The Grand Unified Theory of Maneuvers

This may have been covered already in some prior posts on the site, but I’ve found myself typing something like it in an email again, so I thought I’d put this out there in a post of its own:

That’s the “secret” of assessment, declaration, and maneuvering, in fact — they’re all the same action, in essence, a skill roll that gives rise to an aspect, which offers a free invocation (tag) out of respect to the successfully skill roll. The only difference between them is in terms of how the authority model appears to work.

Assessment is a discovery of something the GM thought of, uncovered by a successful skill roll. Because the aspect is presumed to exist prior to its discovery, you can look at the possibility of “getting it wrong”, as we do with some of the Empathy/Deceit interactions in SOTC and DFRPG, but that’s not a necessary feature.

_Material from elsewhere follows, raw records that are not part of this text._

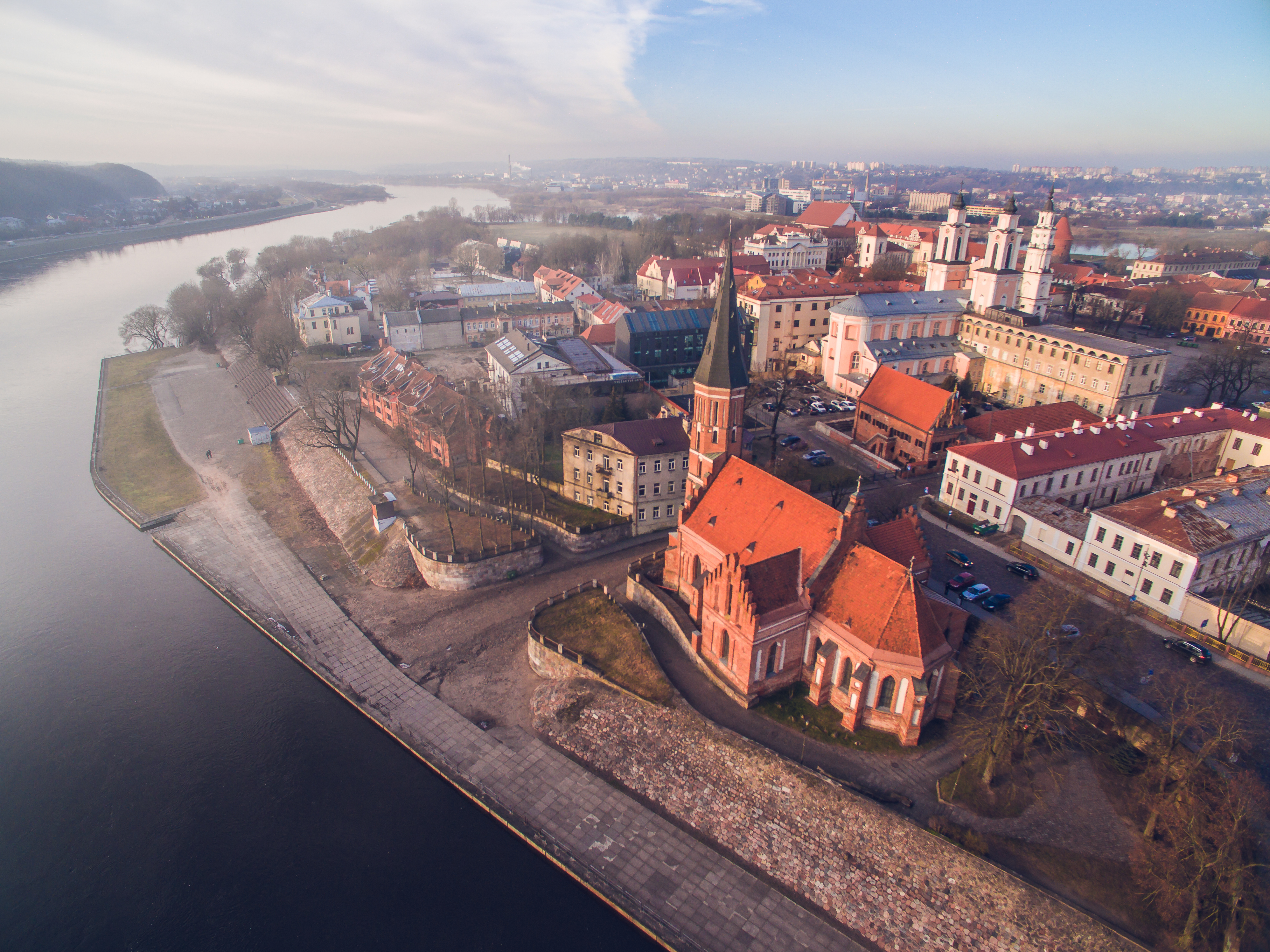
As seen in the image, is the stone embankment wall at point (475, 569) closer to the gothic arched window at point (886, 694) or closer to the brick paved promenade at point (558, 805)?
the brick paved promenade at point (558, 805)

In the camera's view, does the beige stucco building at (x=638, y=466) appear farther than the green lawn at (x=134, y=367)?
No

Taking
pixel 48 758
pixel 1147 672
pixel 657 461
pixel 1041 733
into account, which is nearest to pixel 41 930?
pixel 48 758

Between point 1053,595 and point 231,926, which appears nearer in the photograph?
point 231,926

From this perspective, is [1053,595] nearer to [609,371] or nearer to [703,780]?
[703,780]

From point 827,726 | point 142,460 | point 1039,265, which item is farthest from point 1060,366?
point 142,460

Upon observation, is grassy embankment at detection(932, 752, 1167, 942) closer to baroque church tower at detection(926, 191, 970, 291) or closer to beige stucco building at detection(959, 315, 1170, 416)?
beige stucco building at detection(959, 315, 1170, 416)

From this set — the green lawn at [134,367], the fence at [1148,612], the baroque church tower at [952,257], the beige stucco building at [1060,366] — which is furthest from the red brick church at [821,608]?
the green lawn at [134,367]

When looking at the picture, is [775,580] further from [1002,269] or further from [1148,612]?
[1002,269]
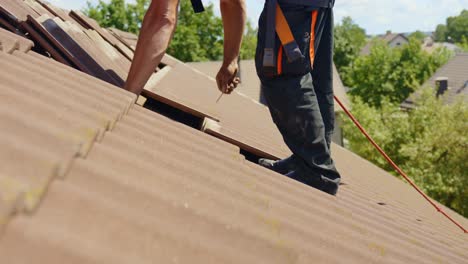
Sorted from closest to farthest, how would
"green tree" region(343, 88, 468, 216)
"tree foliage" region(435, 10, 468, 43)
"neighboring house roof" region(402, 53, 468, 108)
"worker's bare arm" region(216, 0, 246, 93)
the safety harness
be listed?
the safety harness → "worker's bare arm" region(216, 0, 246, 93) → "green tree" region(343, 88, 468, 216) → "neighboring house roof" region(402, 53, 468, 108) → "tree foliage" region(435, 10, 468, 43)

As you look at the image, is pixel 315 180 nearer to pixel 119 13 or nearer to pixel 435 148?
pixel 435 148

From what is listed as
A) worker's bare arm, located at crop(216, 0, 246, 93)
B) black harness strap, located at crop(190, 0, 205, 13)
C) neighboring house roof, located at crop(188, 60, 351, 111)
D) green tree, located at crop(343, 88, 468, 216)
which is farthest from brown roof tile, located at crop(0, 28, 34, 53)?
neighboring house roof, located at crop(188, 60, 351, 111)

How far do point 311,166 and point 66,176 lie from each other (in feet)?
5.88

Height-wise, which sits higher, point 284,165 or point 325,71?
point 325,71

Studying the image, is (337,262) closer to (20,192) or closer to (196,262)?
(196,262)

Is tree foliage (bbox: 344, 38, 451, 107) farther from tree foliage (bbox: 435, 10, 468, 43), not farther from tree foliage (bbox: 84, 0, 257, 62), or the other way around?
tree foliage (bbox: 435, 10, 468, 43)

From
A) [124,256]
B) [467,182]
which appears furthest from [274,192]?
[467,182]

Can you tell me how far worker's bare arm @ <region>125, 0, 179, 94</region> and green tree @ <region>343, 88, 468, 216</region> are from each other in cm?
1803

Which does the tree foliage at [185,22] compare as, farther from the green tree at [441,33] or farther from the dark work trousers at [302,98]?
the green tree at [441,33]

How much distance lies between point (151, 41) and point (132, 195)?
4.99ft

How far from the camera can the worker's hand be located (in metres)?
3.08

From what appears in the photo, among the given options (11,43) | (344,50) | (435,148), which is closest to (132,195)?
(11,43)

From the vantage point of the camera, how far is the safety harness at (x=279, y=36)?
8.41 feet

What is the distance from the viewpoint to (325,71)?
307cm
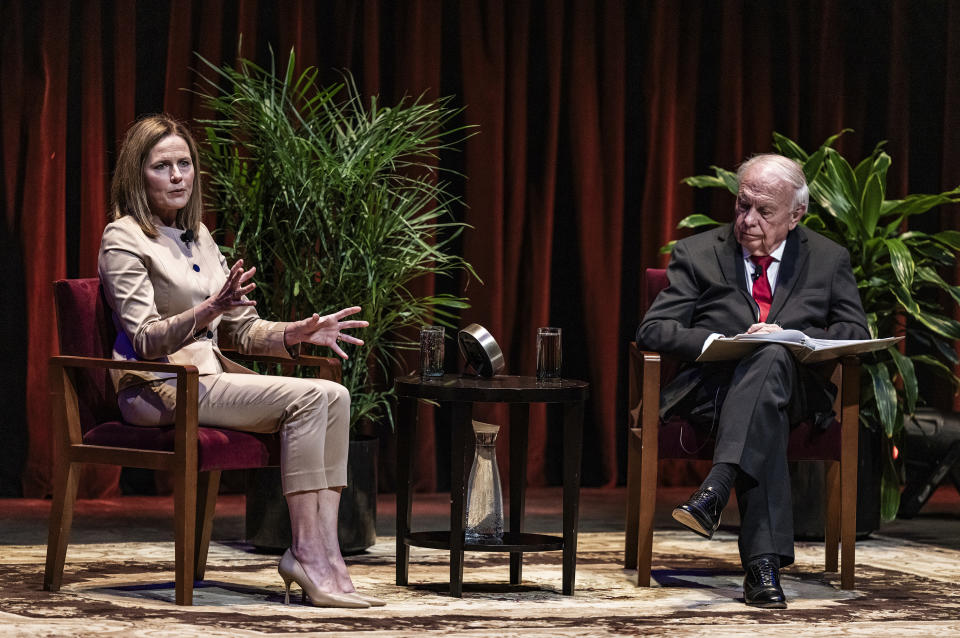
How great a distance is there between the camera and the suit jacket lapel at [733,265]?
4.00 meters

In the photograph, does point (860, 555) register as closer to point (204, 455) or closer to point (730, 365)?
point (730, 365)

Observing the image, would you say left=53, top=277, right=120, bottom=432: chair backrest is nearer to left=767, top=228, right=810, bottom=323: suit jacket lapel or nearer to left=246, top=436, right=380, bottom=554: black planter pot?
left=246, top=436, right=380, bottom=554: black planter pot

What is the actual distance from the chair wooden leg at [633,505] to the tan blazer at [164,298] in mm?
1119

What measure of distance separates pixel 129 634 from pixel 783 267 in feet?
7.24

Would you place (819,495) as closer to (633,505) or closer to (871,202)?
(633,505)

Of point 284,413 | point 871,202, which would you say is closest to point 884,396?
point 871,202

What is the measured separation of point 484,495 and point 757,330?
3.00 feet

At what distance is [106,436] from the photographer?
3.49 metres

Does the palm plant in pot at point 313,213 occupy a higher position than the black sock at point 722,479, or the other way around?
the palm plant in pot at point 313,213

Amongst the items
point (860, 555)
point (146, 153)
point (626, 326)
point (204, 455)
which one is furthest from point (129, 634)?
point (626, 326)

Declaration is the establishment of a player-invented/introduced fact, backed by a successful skill roll. The fact is presumed to exist prior to its introduction, as far as the characters are concerned. The player’s character, typically, is the smart/alert one who’s on the ball enough to take advantage of the fact first.

A maneuver is a character-imposed change in circumstance, successfully established if the player makes a (often contested) skill roll on his behalf.

But outside of those authority models, it’s the same basic game move.